● **TASKS TO PERFORM**:
A. List every saint named in the passage about St Eadburg's Well below.
B. According to the passage about St Eadburg's Well below, in what year did the mains water supply arrive in Lyminge?

The chalk stream spring below the church came to be known as St Eadburg’s Well, and miracles associated with it were recorded in a manuscript of St Eadburg’s life, long forgotten but recently rediscovered in Hereford Cathedral.

The cult of St Eadburg declined in the middle ages and she eventually fell into obscurity. Meanwhile, in the 19th century, a renewed English nationalistic interest in the early Kentish kings, and all things Anglo-Saxon, brought Ethelburga to the fore once again. Interest was heightened further by claims (largely verified today) by Canon Robert Jenkins, the Rector of Lyminge from 1854 to 1896, that he had discovered Ethelburga’s original church and her tomb buried next to the current church.

By this time, the local worthies of the growing village of Lyminge had either completely forgotten about St Eadburg or erroneously assumed her name was just another Anglo-Saxon variant of Ethelburga. They decided that the well, which was the main source of water for the village until 1905 when the mains supply finally arrived, should be named after the better-known St Ethelburga.

The name stuck for more than a century, and it was only three years ago, in 2020, after the Hereford Cathedral manuscript was examined and Eadburg’s life and miracles were revealed, that the parish council voted to restore her name and renovate the dilapidated well for good measure.

St Eadburg’s Well.

However, both saint names are really surplus to requirement. River springs have been worshipped across the globe and throughout human history as a pure, endlessly renewing source of life. In Britain, the ancient Celtic people venerated life-giving springs long before the arrival of Christianity. Springs were widely believed to have healing or transformative powers, resulting in what Christians would later classify as miracles. Peter Ackroyd, in his book Thames: Sacred River, notes that there are at least 26 healing springs located along the Thames, many said to be able to cure blindness and other diseases.

Both the Romans and newly converted Anglo-Saxon Christians followed local tradition and routinely built their temples over existing sacred sites in Britain. A shrine to one of earliest Christian saints of the Thames, Birinus, erected at a spring below Sinodun Hill was believed to cure sick cattle. The Thames, is also linked to numerous female saints, the best known being Frideswide, an Oxford abbess who conjured a healing spring to emerge in the nearby village of Binsey.

● **INPUT DATA**:
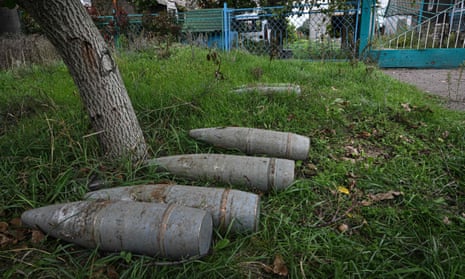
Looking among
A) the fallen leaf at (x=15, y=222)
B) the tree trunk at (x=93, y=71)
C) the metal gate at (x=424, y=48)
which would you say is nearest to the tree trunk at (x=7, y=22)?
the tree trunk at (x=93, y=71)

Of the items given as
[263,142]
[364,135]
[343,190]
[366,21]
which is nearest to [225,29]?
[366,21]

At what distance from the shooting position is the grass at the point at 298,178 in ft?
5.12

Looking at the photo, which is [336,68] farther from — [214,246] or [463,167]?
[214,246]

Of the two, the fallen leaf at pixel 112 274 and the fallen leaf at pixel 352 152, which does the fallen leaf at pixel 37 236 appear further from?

---

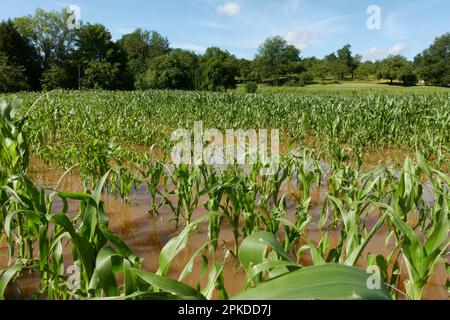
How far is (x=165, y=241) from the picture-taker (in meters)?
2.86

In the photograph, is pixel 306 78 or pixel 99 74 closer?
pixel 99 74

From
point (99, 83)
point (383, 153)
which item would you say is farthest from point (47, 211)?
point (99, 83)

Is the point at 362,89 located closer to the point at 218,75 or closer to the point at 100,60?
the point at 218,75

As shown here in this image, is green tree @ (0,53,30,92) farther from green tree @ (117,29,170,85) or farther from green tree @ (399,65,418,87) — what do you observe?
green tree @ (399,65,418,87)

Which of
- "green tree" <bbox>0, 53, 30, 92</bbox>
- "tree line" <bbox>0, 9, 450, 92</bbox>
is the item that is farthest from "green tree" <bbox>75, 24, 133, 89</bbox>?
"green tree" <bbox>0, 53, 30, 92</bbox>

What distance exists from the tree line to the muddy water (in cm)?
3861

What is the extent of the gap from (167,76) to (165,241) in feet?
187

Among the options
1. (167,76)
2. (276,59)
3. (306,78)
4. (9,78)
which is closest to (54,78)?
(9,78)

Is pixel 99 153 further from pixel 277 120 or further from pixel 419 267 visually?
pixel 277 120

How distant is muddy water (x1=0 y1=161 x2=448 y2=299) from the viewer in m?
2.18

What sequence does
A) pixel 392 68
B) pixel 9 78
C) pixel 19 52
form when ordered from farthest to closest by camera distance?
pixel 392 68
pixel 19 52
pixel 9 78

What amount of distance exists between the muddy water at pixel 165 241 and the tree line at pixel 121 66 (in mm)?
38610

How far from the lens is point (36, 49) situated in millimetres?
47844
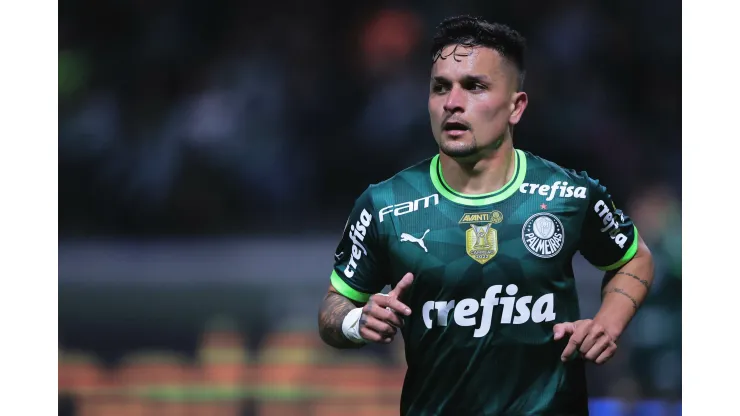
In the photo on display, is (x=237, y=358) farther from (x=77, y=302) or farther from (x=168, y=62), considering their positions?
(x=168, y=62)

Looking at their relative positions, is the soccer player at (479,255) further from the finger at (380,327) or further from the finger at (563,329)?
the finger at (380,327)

● **TASK-BY-TASK SOLUTIONS**:
A. St Eadburg, St Ethelburga, Birinus, Frideswide

B. 1905